## [Page text]
To my eyes the only scout move that could possibly give any relevant info on turn1 is onto the hill 1NW of corn, just to peek the tiles to the S and W.

You're right it doesn't matter much since there's no reason not to SIP with what is known already. Might be the best 1st move for future decisions though, and can go onto the pHill 2NW of corn next turn to survey NW (coast or river?) quickly before checking East.
 
Your general points on the pros and cons of your start are correct.

You can get some info on surrounding tiles by just squinting into the fogged border, which can help inform initial settling/scouting decisions.

The most interesting tiles for doing this are ones you might catch in your city's big fat cross (BFC), either by settling in place or with a move of the settler you are considering. South of the settler you can see a pair of grass forests and what looks like an inland lake tile. 2S2E is a flat grass tile. On the east side of your settler you've got a plains-forest 1S3E and three flat, unforested plains tiles north of it. Plains-hill 2N2E, riverside desert (= floodplains, the 10th floodplains you know must be there) 2N 1E, flat plains 3N 1E. Tundra and ocean further north, flat riverside grass tile 4N 1W, a coastline to the NW with a single coastal plains tile, and some flat grasslands to the west. The unforested, non-floodplains tiles could all potentially have hidden resources, although none of them look particularly suspicious to me.

In immediate scouting, tundra is low priority. Tundra tiles without resources are basically useless. And the tiles with resources are generally weaker than you might find with resources on non-tundra tiles. Deer gives +3F with a camp, making a 4-food tile; you can get 6-food tiles on things like a wet corn. Fur is rarely worth working early-game. Silver is weaker than gold or gems. Strategic resources won't matter until you've discovered the relevant techs, and especially if in an otherwise marginal city (like you tend to find bordering tundra) will often want to wait for your third or fourth city anyways - you want your second city to become a fast powerhouse if at all possible.

You have a good enough start that I wouldn't not even consider burning a full turn just scouting before you even think about where to settle. I also wouldn't consider any settling location that couldn't work the corn, or any location that wasn't fresh water.

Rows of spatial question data
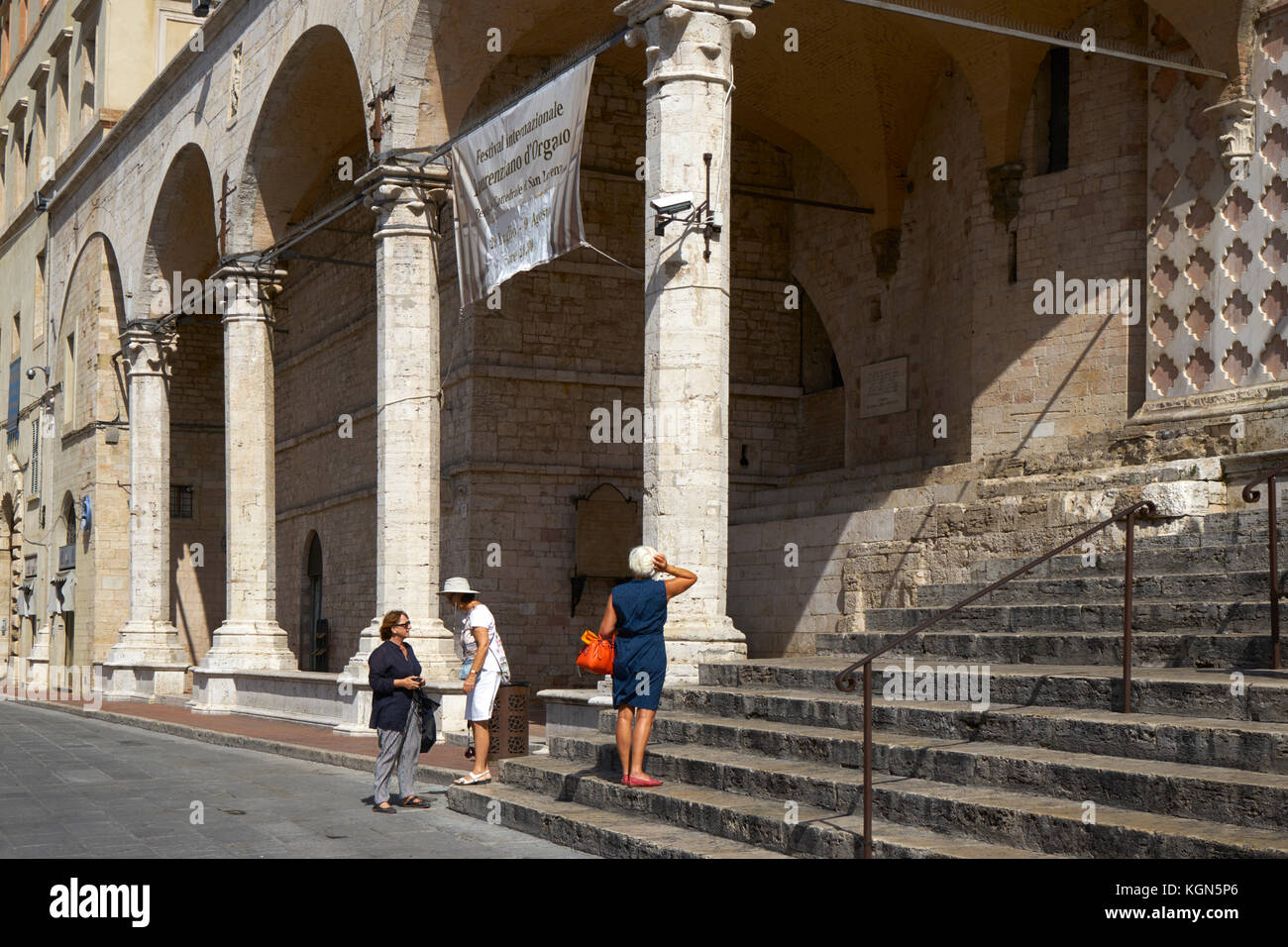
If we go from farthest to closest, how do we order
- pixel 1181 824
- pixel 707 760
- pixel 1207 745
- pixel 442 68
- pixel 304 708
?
pixel 304 708, pixel 442 68, pixel 707 760, pixel 1207 745, pixel 1181 824

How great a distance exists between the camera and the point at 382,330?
15992 mm

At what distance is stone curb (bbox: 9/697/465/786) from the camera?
12109mm

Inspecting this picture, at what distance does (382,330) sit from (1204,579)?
367 inches

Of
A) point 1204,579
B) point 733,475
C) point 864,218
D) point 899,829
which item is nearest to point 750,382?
point 733,475

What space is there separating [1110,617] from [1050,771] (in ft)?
8.85

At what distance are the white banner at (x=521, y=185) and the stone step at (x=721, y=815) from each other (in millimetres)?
4516

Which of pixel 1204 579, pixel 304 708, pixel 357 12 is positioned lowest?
pixel 304 708

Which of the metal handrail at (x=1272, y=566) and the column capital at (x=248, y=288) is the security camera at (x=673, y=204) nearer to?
the metal handrail at (x=1272, y=566)

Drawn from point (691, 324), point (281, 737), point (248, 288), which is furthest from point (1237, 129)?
point (248, 288)

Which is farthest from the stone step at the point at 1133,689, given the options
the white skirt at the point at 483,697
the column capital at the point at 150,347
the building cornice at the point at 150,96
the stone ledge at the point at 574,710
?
the column capital at the point at 150,347

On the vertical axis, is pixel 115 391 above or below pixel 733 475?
above

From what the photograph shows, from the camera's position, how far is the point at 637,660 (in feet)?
29.5

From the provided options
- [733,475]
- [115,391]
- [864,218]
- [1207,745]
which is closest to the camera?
[1207,745]
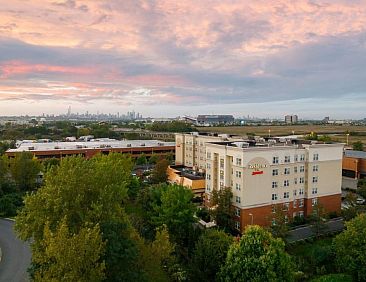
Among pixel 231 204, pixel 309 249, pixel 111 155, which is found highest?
pixel 111 155

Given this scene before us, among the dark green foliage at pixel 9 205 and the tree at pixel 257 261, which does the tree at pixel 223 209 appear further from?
the dark green foliage at pixel 9 205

## [Exercise tasks]
• 1. Repeat the stretch of the game-start scouting discussion from "Your general points" through "initial settling/scouting decisions." word for word.
• 2. Write the next part of the game-start scouting discussion, picking up right after its last sentence.
These records were taken from a different source than the text.

## [Set of answers]
• 1.
Your general points on the pros and cons of your start are correct.

You can get some info on surrounding tiles by just squinting into the fogged border, which can help inform initial settling/scouting decisions.

• 2.
2S of the settler should be fresh water (if I'm right that is an inland lake down there 2S 1E; I'm about 95% sure). But you get only 4 floodplains, which is not enough, plus you won't settle your city until the next turn. 1S1E also has just 4 FPs, also not worth it. 1S is up to 5 FPs; a bit better, but still too low.

1E of your current location is 6 FPs. If one of those 2 plains tiles east of your settler in the fog has a nice resource on it, giving up the one floodplain would be worth it (especially since it would move the settler 1 space further from the corn, meaning you could more easily share it with another city in the future). But you've got no vision of those two tiles and no way to get vision in a turn, so forget about it.

That leaves us with 3 places to seriously consider settling. Settle in place, 1N, or 1N1W.

You're right that health will be a concern on this start. So let's look at health in more detail. You get 2 health from difficulty level on Emperor. Add another 2 health from fresh water. So 4 baseline. You lose 0.4 health per floodplains in the BFC; you gain 0.5 health per forest. Each of those are rounded down independently. So going from 5 to 6 floodplains makes no difference in health. Neither does going from 6 to 7. But going from 7 to 8 costs a whole point of health. Similarly, having 4 or 5 forests makes no difference, but having 3 instead of 4 would cost a point of health.

SIP: 5 forests, 7 floodplains (2N1E one is in fog of war right now, but it's a riverside desert tile). Initially, +0 health at size-4. (2 difficulty + 2 fresh water + 2 forest - 2 floodplains = 4). You'll chop some forests making that drop, but also hook up that corn for +1 and another +1 when your granary comes online. Not a ton of health, but your city likely won't be growing beyond size-5 for a while anyways.

1N: 2 forests, 9 floodplains. Initially, +0 health at size-2. Sickness will be a real issue here, although slightly better long-term bureaucracy commerce potential.

1N1W: 2 forests, 8 floodplains. Initially, +0 health at size-2. Sickness is a real issue here as well. One fewer FP than 1N, so the only reason to consider this is if you thought one of the tiles 1S2W, 3W, 1N3W, or 2N3W had a resource worth working. You can potentially check that with your scout by moving 1W -> 1SW.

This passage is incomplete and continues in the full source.